Can you quote the batch-size thread word for word, starting at "Proposed PR" and ending at "3080 Ti (12gb)"?

### TEXT PROVIDED
-------

Change batch defaults to 1 to be friendlier to lower VRAM cards (x768 model)
Problem

Getting OOM memory errors at the decode stage with baseline arguments from the readme, specifying only --ckpt "..." --prompt "..." --config "..." --H 768 --W 768
Even with a Medium VRAM card (3080 Ti, 12GB) and Xformers installed. the default batch sizes will overflow vram at a size of 3 for the 768x768 model. This means the sample commands from the readme won't work unless one digs through the command-line args manually and notices the defaults.
Proposed PR
- This PR simply changes the defaults for img2img and txt2img to have batch sizes of 1, and in the case of txt2img the n_iter size to 2. This is a simple quality of life change that should help people get what they expect easier.
- txt2img: Leaves n_iter at 2 so you still get a nice grid of 2 samples, but with batch size 1.
Example command
python scripts/txt2img.py --prompt "a beautiful painting of an astronaut riding a unicorn" --ckpt 768-v-ema.ckpt --config configs/stable-diffusion/v2-inference-v.yaml --H 768 --W 768
System info
- Windows 10 21H2
- RTX 3080 Ti (12gb)
- torch 1.12.1+cu116
- xformers installed and working
- cuda_11.6.r11.6/compiler.31057947_0
Ok, change n_samples to 1 can fix some error, but don't you think we need a better memory management to be abble to generate 10 images with 16Go of VRAM ? For example, with SD1, I used script of @basujindal https://github.com/basujindal/stable-diffusion And I can generate 10 results with a T4 16Go in 3 minutes
And I don't spoke about upscaling :( (error tring upscaling 4x a 768x512 picture)
CUDA out of memory. Tried to allocate 576.00 GiB (GPU 0; 39.41 GiB total capacity; 10.90 GiB already allocated; 24.99 GiB free; 12.83 GiB reserved in total by PyTorch)
Edit : with xformers it's much better !

-------

### GIVEN INFORMATION
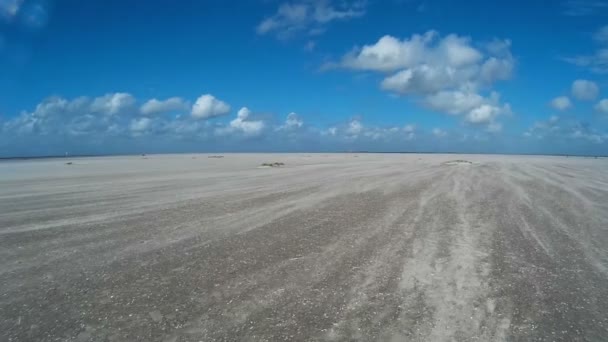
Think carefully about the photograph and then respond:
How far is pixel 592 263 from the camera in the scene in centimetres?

-------

### THE SOLUTION
Proposed PR
- This PR simply changes the defaults for img2img and txt2img to have batch sizes of 1, and in the case of txt2img the n_iter size to 2. This is a simple quality of life change that should help people get what they expect easier.
- txt2img: Leaves n_iter at 2 so you still get a nice grid of 2 samples, but with batch size 1.
Example command
python scripts/txt2img.py --prompt "a beautiful painting of an astronaut riding a unicorn" --ckpt 768-v-ema.ckpt --config configs/stable-diffusion/v2-inference-v.yaml --H 768 --W 768
System info
- Windows 10 21H2
- RTX 3080 Ti (12gb)